For example, consider the data model for a blogging application. In a relational database the data model would comprise multiple tables. To simplify the example, assume there are tables for Categories, Tags, Users, Comments and Articles. In MongoDB the data could be modeled as two collections, one for users, and the other for articles. In each blog document there might be multiple comments, multiple tags, and multiple categories, each expressed as an embedded array.
MongoDB documents tend to have all data for a given record in a single document, whereas in a relational database information for a given record is usually spread across many tables.
MongoDB documents can vary in structure. For example, all documents that describe users might contain the user id and the last date they logged into the system, but only some of these documents might contain the user’s identity for one or more third-party applications. Fields can vary from document to document; there is no need to declare the structure of documents to the system – documents are self-describing. If a new field needs to be added to a document then the field can be created without affecting all other documents in the system, without updating a central system catalog, and without taking the system offline.
MongoDB Query Model
MongoDB supports many types of queries. A query may return a document or a subset of specific fields within the document:
- Key-value queries return results based on any field in the document, often the primary key.
- Range queries return results based on values defined as inequalities (e.g, greater than, less than or equal to, between).
- Geospatial queries return results based on proximity criteria, intersection and inclusion as specified by a point, line, circle or polygon.
- Text Search queries return results in relevance order based on text arguments using Boolean operators (e.g., AND, OR, NOT).
- Aggregation Framework queries return aggregations of values returned by the query (e.g., count, min, max, average, similar to a SQL GROUP BY statement).

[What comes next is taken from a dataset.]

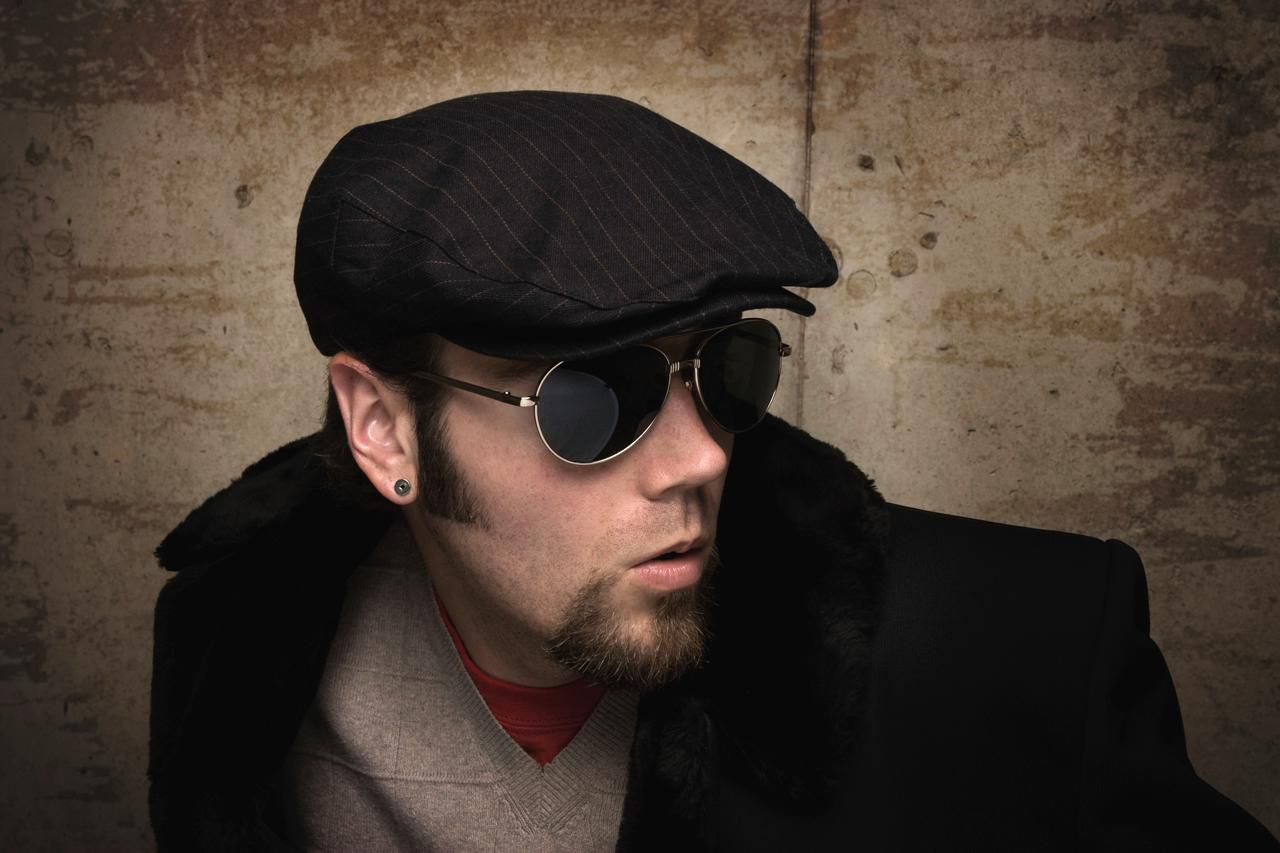 Man with reflective aviator sun glasses and fur collar on trench coat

Like most database management systems, indexes are a crucial mechanism for optimizing system performance in MongoDB. And while indexes will improve the performance of some operations by orders of magnitude, they have associated costs in the form of slower writes, disk usage, and memory usage. MongoDB includes support for many types of indexes on any field in the document:
- Unique Indexes. By specifying an index as unique, MongoDB will reject inserts of new documents or the update of a document with an existing value for the field for which the unique index has been created. By default all indexes are not set as unique. If a compound index is specified as unique, the combination of values must be unique.
- Compound Indexes. It can be useful to create compound indexes for queries that specify multiple predicates. For example, consider an application that stores data about customers. The application may need to find customers based on last name, first name, and state of residence. With a compound index on last name, first name, and state of residence, queries could efficiently locate people with all three of these values specified. An additional benefit of a compound index is that any leading field within the index can be used, so fewer indexes on single fields may be necessary: this compound index would also optimize queries looking for customers by last name.

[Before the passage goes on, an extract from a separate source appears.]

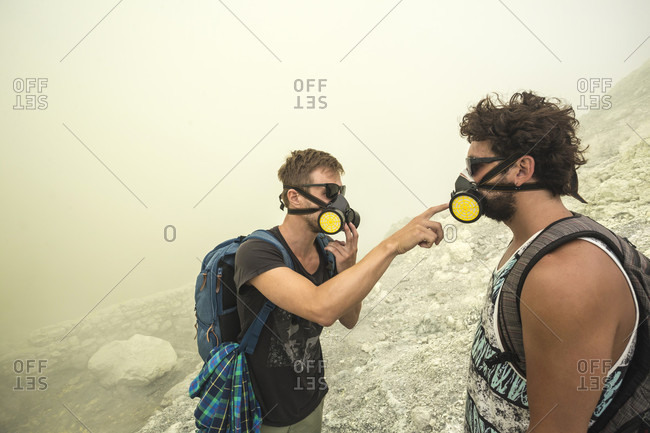 Two Male Hikers checking their air filters In Volcano Kawah Ijen, Java, Indonesia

- Array Indexes. For fields that contain an array, each array value is stored as a separate index entry. For example, documents that describe recipes might include a field for ingredients. If there is an index on the ingredient field, each ingredient is indexed and queries on the ingredient field can be optimized by this index. There is no special syntax required for creating array indexes – if the field contains an array, it will be indexed as an array index.

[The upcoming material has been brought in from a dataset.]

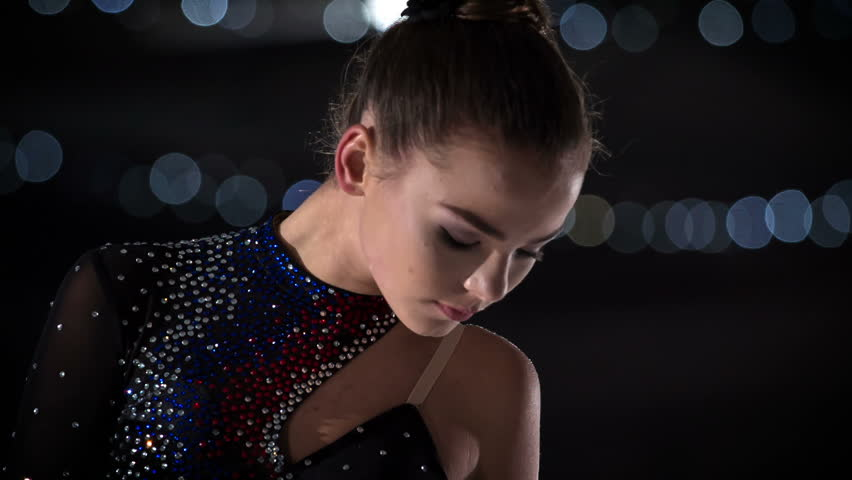 A figure skater lifts her head up and her performance is about to start.   Shutterstock HD Video #1018282462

- TTL Indexes. In some cases data should expire out of the system automatically. Time to Live (TTL) indexes allow the user to specify a period of time after which the data will automatically be deleted from the database. A common use of TTL indexes is applications that maintain a rolling window of history (e.g., most recent 100 days) for user actions such as clickstreams.
- Geospatial Indexes. MongoDB provides geospatial indexes to optimize queries related to location within a two dimensional space, such as projection systems for the earth. These indexes allow MongoDB to optimize queries for documents. that contain points or a polygon that are closest to a given point or line; that are within a circle, rectangle, or polygon; or that intersect with a circle, rectangle, or polygon
- Sparse Indexes. Sparse indexes only contain entries for documents that contain the specified field. Because the document data model of MongoDB allows for flexibility in the data model from document to document, it is common for some fields to be present only in a subset of all documents. Sparse indexes allow for smaller, more efficient indexes when fields are not present in all documents.
- Text Search Indexes. MongoDB provides a specialized index for text search that uses advanced, language-specific linguistic rules for stemming, tokenization and stop words. Queries that use the text search index will return documents in relevance order. One or more fields can be included in the text index.
MongoDB Data Management
MongoDB provides horizontal scale-out for databases using a technique called sharding, which is trans- parent to applications. Sharding distributes data across multiple physical partitions called shards. Sharding allows MongoDB deployments to address the hardware limitations of a single server, such as bottlenecks in RAM or disk I/O, without adding complexity to the application.
Sharding is transparent to applications; whether there is one or one hundred shards, the application code for querying MongoDB is the same. Applications issue queries to a query router that dispatches the query to the appropriate shards.
MongoDB Consistency & Durability
MongoDB guarantees atomic updates to data at the document level. Because data for each record tends to exist in a single document, this level of granularity is sufficient for most applications. One or more fields may be updated in a single operation, including push operations and inserts into capped arrays.
MongoDB implements write-ahead journaling of operations to enable fast crash recovery and durability in the storage engine. Journaling helps prevent corruption and increases operational resilience. Journal commits are issued at least as often as every 100ms by default. In the case of a server crash, journal entries are recovered automatically.
MongoDB maintains multiple copies of data called replica sets using native replication. A replica set is a fully self-healing shard that helps prevent database downtime. Replica failover is fully automated, eliminating the need for administrators to intervene manually.
The number of replicas in a MongoDB replica set is configurable, and a larger number of replicas provides increased data durability and protection against database downtime (e.g., in case of multiple machine failures, rack failures, data center failures, or network partitions). Optionally, operations can be configured to write to multiple replicas before returning to the application, thereby providing functionality that is similar to synchronous replication.
Replica sets also provide operational flexibility by providing a way to upgrade hardware and software without requiring the database to go offline.
CONFIGURABLE WRITE AVAILABILITY
MongoDB allows users to specify write availability in the system, which is called the write concern. The default write concern acknowledges writes from the application, allowing the client to catch network exceptions and duplicate key errors. Each query can specify the appropriate write concern, ranging from unacknowledged to acknowledgement that writes have been committed to multiple replicas, a majority of replicas, or all replicas. It is also possible to configure the write concern so that writes are only acknowledged once specific policies have been fulfilled, such as writing to at least two replicas in one data center and at least one replica in a second data center.
IN-MEMORY PERFORMANCE WITH ON-DISK CAPACITY
MongoDB makes extensive use of RAM to speed up database operations. Reading data from memory is measured in nanoseconds, whereas reading data from spinning disk is measured in milliseconds; reading from memory is approximately 100,000 times faster than reading data from disk. In MongoDB, all data is read and manipulated through memory-mapped files. Data that is not accessed is not loaded into RAM. While it is not required that all data fit in RAM, it should be the goal of the deployment team that indexes and all data that is frequently accessed should fit in RAM.
For example, it may be the case that a fraction of the entire database is most frequently accessed by the application, such as data related to recent events or popular products. If the volume of data that is frequently accessed exceeds the capacity of a single machine, MongoDB can scale horizontally across multiple servers using automatic sharding. Because MongoDB provides in-memory performance, for most applications there is no need for a separate caching layer.